* [Task A]
In the war risks clause, what does "Area" mean?
* [Task B]
Do these statements agree with the war risks clause? (i) Insurance Costs can include the costs of additional kidnap and ransom insurances. (ii) War Risks cover only actual events, not threatened ones. (iii) Blockades count only when they are imposed against all vessels. For each, answer yes or no and quote the deciding words.
* [Task C]
Continue the war risks clause from the point where it stops.

— START Quoted passage —

War Risks Clause for Time Chartering 2025 (CONWARTIME 2025)

 

BIMCO War Risks Clause for Time Chartering 2025 (CONWARTIME 2025)

(a) For the purpose of this Clause, the words:  

     (i) “Area” means any port, place, area or zone, waterway or canal; 

     (ii) “Insurance Costs” means:

            (1) any additional war risks premiums; and/or

            (2) costs of any (additional) kidnap and ransom insurances  

 in connection with War Risks for the Vessel to proceed to, through or remain in an Area exposed to War Risks; 

(iii) “Owners” shall include the registered owners, bareboat charterers, disponent owners, managers or other operators who are charged with the management of the Vessel;    

(iv) “War Risks” shall include any actual, threatened or reported: 

War; act of war; civil war; hostilities; revolution; rebellion; civil commotion; warlike operations; laying of mines; acts of piracy; violent robbery; capture; seizure; acts of terrorists; acts of hostility; malicious damage and/or blockades (whether imposed against all vessels or imposed selectively against vessels of certain flags or ownership, or against certain cargoes or crews or otherwise) by any person, organisation, terrorist or political group and/or the government of any state or territory whether recognised or not, which, in the reasonable judgement of the Master or the Owners, may be dangerous or may become dangerous to the Vessel, cargo, crew or other persons on board the Vessel.

— END Quoted passage —
— START Dataset content —

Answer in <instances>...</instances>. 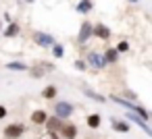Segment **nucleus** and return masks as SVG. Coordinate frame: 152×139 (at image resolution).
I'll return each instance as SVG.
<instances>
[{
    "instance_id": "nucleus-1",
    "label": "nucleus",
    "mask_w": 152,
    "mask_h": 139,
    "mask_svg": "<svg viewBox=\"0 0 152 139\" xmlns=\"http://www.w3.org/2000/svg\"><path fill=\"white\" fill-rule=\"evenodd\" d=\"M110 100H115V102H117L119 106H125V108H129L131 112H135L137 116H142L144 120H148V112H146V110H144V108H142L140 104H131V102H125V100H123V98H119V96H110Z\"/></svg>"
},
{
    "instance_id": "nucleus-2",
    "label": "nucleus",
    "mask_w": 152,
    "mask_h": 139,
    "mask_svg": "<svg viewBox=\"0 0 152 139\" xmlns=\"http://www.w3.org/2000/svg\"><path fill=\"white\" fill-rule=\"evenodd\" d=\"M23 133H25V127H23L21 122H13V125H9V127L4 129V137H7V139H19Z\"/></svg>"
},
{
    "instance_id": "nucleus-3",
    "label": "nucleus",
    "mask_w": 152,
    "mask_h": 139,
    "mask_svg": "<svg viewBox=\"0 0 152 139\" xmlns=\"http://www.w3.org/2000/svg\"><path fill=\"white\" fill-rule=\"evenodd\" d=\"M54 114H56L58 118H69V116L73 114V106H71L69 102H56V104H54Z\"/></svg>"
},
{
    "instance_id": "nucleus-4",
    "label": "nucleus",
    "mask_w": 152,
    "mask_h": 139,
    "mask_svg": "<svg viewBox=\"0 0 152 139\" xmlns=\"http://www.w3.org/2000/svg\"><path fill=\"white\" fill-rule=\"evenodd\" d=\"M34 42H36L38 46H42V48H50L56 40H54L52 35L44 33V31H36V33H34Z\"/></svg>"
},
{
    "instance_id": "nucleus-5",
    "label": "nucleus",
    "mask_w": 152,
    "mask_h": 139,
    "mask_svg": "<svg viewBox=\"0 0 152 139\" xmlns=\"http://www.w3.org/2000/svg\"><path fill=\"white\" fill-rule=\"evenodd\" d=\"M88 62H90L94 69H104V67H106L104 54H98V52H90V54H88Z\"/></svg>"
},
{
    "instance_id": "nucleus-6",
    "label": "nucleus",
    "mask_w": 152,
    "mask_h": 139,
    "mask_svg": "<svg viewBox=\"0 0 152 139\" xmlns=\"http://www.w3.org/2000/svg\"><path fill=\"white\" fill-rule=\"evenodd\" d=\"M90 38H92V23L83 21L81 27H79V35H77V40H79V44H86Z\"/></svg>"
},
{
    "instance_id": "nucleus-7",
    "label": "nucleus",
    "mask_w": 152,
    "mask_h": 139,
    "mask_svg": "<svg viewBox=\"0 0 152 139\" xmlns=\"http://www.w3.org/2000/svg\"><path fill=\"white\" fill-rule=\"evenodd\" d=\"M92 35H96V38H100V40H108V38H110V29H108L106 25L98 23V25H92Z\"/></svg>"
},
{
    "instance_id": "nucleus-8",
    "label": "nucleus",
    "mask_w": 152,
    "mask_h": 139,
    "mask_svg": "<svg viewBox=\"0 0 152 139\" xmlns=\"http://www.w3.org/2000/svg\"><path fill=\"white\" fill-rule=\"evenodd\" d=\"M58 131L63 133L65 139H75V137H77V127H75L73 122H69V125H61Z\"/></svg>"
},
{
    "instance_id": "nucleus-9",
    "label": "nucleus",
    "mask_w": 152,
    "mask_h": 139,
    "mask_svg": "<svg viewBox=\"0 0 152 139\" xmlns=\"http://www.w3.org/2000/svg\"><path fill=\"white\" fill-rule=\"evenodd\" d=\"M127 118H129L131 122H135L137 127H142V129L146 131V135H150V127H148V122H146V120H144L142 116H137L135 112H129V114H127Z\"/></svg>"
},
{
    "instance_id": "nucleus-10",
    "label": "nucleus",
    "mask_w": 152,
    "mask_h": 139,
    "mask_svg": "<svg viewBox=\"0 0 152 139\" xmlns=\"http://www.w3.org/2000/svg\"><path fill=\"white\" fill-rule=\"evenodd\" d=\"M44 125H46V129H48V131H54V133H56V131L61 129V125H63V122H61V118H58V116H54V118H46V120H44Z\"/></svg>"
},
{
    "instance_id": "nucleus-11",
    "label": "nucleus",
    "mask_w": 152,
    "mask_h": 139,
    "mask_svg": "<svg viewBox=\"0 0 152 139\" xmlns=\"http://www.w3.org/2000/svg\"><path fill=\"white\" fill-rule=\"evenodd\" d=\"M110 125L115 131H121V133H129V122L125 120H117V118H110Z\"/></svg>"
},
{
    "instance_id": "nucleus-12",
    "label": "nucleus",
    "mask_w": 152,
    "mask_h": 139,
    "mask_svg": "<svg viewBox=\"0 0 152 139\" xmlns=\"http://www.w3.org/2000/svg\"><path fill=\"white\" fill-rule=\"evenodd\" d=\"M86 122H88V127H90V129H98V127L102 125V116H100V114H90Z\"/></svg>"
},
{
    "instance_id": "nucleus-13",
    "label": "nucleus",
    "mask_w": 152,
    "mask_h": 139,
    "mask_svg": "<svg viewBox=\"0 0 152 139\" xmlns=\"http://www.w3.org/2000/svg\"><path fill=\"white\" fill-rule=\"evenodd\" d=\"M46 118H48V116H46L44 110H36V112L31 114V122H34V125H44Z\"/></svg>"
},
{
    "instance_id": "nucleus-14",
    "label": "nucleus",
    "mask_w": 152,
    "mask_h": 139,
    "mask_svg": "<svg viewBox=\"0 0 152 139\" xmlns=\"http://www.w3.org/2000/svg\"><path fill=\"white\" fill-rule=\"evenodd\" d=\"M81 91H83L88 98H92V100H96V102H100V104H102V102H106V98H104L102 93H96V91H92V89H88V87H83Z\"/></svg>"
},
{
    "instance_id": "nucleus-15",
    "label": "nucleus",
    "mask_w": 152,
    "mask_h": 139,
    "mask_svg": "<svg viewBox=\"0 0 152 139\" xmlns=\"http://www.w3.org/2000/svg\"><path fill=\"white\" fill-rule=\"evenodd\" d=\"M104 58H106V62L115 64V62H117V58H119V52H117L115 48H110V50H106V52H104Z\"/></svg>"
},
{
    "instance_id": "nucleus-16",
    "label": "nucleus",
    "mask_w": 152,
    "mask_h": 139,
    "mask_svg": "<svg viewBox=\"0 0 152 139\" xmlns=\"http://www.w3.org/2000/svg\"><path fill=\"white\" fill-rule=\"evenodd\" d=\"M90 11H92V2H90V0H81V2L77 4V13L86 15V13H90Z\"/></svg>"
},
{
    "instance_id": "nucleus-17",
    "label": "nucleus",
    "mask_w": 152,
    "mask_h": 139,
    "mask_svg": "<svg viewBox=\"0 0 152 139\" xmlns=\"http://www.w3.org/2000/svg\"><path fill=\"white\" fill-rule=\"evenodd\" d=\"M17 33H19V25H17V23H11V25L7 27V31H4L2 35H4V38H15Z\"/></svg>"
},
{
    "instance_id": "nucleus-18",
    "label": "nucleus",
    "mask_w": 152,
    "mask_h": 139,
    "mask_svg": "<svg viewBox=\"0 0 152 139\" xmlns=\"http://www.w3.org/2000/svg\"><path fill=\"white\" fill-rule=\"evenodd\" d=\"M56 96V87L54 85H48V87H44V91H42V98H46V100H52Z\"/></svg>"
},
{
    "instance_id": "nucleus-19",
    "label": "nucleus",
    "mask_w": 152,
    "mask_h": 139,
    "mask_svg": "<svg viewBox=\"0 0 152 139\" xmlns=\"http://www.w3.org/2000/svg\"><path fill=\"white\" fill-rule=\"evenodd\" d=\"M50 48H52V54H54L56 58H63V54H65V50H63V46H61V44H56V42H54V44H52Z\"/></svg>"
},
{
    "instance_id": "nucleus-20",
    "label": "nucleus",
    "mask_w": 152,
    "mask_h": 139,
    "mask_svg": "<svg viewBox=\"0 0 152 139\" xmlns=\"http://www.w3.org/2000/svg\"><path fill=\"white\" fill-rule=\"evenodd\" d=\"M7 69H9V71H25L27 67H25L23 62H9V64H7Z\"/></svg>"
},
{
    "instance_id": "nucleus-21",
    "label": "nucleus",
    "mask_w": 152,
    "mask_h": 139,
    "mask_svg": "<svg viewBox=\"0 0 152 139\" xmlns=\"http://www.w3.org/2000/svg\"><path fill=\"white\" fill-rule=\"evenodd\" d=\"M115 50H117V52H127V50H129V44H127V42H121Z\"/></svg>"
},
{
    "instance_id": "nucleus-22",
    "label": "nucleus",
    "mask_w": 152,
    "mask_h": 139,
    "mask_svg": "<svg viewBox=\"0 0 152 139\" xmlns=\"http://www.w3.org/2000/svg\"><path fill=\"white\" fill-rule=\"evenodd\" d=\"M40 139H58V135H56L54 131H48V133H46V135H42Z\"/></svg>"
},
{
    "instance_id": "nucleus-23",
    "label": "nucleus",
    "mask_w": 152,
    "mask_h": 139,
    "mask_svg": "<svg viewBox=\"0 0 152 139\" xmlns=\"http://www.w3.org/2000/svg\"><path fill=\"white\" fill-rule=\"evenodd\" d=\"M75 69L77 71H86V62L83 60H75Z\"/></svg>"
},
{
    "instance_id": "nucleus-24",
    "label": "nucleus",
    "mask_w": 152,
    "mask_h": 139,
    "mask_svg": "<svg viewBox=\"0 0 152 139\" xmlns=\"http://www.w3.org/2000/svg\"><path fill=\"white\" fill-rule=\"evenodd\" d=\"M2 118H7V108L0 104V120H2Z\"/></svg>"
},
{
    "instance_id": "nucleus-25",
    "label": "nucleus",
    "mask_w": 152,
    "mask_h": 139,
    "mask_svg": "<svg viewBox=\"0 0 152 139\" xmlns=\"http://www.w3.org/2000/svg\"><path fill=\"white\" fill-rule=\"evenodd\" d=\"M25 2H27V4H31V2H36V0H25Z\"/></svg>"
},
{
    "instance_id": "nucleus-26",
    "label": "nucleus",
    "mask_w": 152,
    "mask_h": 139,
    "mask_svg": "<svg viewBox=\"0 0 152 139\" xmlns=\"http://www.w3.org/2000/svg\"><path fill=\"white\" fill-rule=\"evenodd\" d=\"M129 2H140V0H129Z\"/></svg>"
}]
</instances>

— END Dataset content —
— START Dataset content —

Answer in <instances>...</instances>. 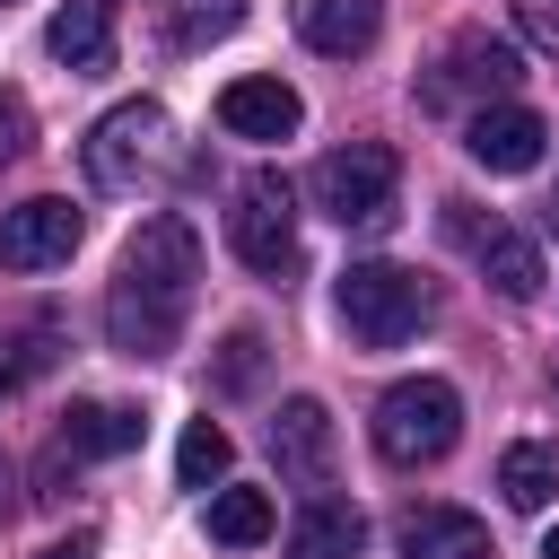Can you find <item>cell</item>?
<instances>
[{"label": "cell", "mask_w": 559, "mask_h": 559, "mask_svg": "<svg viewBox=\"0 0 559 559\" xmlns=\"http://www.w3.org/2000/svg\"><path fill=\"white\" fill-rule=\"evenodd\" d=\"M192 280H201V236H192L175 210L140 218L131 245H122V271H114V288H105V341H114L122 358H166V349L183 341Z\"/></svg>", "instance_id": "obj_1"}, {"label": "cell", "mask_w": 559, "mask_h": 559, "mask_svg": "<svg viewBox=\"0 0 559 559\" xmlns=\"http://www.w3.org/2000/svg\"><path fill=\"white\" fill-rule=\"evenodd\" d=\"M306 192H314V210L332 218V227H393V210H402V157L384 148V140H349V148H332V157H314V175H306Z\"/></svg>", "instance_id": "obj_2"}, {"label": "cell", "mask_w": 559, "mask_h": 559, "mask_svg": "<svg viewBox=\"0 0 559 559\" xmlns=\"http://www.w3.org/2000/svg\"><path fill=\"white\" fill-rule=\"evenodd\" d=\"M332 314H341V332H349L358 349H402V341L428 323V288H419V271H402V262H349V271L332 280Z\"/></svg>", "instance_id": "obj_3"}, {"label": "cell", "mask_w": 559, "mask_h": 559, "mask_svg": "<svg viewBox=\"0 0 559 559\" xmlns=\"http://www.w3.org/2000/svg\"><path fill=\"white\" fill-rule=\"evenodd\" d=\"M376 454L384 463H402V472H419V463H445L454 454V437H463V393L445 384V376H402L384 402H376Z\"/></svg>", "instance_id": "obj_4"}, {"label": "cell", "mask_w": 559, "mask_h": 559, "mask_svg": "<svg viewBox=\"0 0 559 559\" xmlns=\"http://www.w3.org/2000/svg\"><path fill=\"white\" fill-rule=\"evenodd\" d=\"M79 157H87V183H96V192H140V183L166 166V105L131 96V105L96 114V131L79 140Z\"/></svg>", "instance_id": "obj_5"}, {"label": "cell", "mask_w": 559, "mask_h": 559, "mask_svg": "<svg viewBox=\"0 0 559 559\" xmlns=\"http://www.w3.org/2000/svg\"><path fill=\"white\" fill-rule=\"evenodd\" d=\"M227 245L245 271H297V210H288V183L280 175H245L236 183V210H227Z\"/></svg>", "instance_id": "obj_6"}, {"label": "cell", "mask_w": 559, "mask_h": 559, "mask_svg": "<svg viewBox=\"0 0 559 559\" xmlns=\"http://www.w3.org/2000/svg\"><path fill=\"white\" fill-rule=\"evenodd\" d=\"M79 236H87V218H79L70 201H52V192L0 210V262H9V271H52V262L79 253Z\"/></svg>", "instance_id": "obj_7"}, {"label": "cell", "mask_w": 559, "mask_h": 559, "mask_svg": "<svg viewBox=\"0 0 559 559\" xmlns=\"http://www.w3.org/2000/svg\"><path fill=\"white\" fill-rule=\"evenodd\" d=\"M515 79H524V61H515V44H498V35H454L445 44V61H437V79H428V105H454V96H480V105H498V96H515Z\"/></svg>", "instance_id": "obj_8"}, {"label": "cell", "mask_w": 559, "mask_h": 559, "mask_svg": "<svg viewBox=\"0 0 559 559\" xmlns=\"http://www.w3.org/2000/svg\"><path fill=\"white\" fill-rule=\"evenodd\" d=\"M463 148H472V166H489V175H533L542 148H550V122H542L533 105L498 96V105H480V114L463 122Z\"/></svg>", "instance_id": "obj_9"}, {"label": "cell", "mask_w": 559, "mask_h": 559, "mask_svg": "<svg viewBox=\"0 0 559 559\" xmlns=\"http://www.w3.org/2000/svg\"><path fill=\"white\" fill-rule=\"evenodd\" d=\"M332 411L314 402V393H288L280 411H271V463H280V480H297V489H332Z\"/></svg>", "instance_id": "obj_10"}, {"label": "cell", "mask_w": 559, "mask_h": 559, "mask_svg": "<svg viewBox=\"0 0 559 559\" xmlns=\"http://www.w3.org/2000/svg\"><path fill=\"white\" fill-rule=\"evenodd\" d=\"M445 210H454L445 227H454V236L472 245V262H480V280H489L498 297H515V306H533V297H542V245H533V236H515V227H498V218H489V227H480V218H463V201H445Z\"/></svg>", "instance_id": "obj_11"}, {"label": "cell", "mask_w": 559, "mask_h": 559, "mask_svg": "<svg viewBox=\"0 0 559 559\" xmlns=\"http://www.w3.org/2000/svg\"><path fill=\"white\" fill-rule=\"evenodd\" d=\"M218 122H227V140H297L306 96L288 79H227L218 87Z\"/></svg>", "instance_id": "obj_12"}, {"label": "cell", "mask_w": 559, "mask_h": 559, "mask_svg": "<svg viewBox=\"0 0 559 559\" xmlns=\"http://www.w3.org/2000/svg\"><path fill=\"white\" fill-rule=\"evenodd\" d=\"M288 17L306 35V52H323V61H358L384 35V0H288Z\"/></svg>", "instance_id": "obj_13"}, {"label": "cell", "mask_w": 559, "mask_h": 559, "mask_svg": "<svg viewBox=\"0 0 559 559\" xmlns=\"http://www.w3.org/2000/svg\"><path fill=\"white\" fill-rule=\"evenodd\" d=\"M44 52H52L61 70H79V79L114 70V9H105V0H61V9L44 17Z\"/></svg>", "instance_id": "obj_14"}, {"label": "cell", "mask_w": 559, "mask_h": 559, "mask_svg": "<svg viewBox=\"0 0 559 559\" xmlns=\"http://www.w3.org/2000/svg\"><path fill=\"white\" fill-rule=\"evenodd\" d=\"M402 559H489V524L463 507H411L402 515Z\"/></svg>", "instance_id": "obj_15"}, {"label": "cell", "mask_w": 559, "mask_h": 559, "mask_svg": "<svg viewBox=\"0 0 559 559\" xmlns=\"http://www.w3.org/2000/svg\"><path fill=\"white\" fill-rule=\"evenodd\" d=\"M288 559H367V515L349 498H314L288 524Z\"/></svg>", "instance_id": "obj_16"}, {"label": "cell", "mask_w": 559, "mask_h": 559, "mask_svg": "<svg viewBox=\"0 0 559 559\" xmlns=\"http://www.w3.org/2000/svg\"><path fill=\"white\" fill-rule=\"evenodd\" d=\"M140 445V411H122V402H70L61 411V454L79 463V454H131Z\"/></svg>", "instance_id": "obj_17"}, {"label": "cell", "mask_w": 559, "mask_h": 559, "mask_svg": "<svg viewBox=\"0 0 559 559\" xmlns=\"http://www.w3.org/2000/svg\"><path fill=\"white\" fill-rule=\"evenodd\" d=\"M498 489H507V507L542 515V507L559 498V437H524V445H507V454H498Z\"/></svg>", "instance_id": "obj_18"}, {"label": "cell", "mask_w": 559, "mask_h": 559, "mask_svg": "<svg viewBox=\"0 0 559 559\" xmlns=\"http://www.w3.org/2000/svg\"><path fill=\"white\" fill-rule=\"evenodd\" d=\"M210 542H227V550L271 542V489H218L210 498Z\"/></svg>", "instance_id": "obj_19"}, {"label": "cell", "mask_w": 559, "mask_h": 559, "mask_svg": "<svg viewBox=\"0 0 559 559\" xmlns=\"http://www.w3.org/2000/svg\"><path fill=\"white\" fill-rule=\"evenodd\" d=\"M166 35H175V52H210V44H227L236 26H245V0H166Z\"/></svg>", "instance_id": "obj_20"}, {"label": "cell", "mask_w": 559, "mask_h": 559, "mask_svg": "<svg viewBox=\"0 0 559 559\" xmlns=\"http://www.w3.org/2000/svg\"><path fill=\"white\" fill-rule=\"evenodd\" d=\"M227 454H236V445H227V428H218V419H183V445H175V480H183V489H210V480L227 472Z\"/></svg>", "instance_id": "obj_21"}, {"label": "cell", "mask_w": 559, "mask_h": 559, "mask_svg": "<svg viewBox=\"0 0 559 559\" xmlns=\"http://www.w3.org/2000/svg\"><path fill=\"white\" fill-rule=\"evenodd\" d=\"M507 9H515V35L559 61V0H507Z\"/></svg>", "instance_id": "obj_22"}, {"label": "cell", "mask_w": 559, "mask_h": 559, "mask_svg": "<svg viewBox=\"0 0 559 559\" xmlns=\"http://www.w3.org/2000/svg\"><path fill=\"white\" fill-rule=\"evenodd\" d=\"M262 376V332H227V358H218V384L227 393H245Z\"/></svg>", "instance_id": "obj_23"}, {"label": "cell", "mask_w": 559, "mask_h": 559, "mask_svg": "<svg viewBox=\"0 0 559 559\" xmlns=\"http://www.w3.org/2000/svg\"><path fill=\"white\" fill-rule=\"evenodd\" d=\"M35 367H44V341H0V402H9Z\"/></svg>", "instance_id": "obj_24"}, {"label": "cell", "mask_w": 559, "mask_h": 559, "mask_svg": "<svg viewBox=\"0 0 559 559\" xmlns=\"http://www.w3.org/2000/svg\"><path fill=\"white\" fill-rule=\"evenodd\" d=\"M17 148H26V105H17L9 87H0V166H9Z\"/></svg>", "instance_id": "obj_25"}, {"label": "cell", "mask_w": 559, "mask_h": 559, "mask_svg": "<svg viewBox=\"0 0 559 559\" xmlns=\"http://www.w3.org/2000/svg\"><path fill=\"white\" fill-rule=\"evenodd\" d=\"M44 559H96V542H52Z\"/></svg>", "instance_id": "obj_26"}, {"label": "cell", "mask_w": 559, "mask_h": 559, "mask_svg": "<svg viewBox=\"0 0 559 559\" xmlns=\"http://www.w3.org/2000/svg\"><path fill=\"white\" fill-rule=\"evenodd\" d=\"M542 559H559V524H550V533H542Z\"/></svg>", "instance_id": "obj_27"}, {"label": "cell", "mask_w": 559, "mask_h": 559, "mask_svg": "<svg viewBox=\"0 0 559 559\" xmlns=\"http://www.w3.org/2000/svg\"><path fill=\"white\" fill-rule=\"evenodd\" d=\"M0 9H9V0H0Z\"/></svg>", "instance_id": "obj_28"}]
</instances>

— END Dataset content —
— START Dataset content —

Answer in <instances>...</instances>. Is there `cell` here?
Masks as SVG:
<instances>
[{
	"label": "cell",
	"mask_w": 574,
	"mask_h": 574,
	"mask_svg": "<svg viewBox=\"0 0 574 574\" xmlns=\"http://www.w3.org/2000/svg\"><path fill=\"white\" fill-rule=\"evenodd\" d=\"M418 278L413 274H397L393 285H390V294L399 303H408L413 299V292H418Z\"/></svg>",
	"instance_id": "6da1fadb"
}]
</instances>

— END Dataset content —

* [Written reply A]
Any port, place, area or zone, waterway or canal.

* [Written reply B]
(i) Yes: "costs of any (additional) kidnap and ransom insurances"
(ii) No: "any actual, threatened or reported"
(iii) No: "whether imposed against all vessels or imposed selectively against vessels of certain flags or ownership, or against certain cargoes or crews or otherwise"

* [Written reply C]
(b) The Vessel shall not be obliged or required to proceed to or through, and shall have liberty to leave an Area where it appears that the Vessel, cargo, crew or other persons on board the Vessel, in the reasonable judgement of the Master or the Owners, may be exposed to War Risks, whether such risk existed at the time of entering into this Charter Party or occurred thereafter.  

(c) The Vessel shall not be obliged or required to load contraband cargo or to proceed to or through, and shall have liberty to leave, an Area where, in the reasonable judgement of the Master or the Owners, the Vessel or the cargo may be subject to search or confiscation by a belligerent. 

(d) If the Vessel proceeds to or through or remains in an Area exposed to War Risks, the Charterers shall reimburse Insurance Costs to the Owners. If requested, the Owners shall demonstrate that they have used reasonable endeavours to obtain appropriate cover and terms (including premium). 

The Owners shall notify the Charterers of Insurance Costs as soon as practicable and, if possible, before the Vessel enters an Area exposed to War Risks.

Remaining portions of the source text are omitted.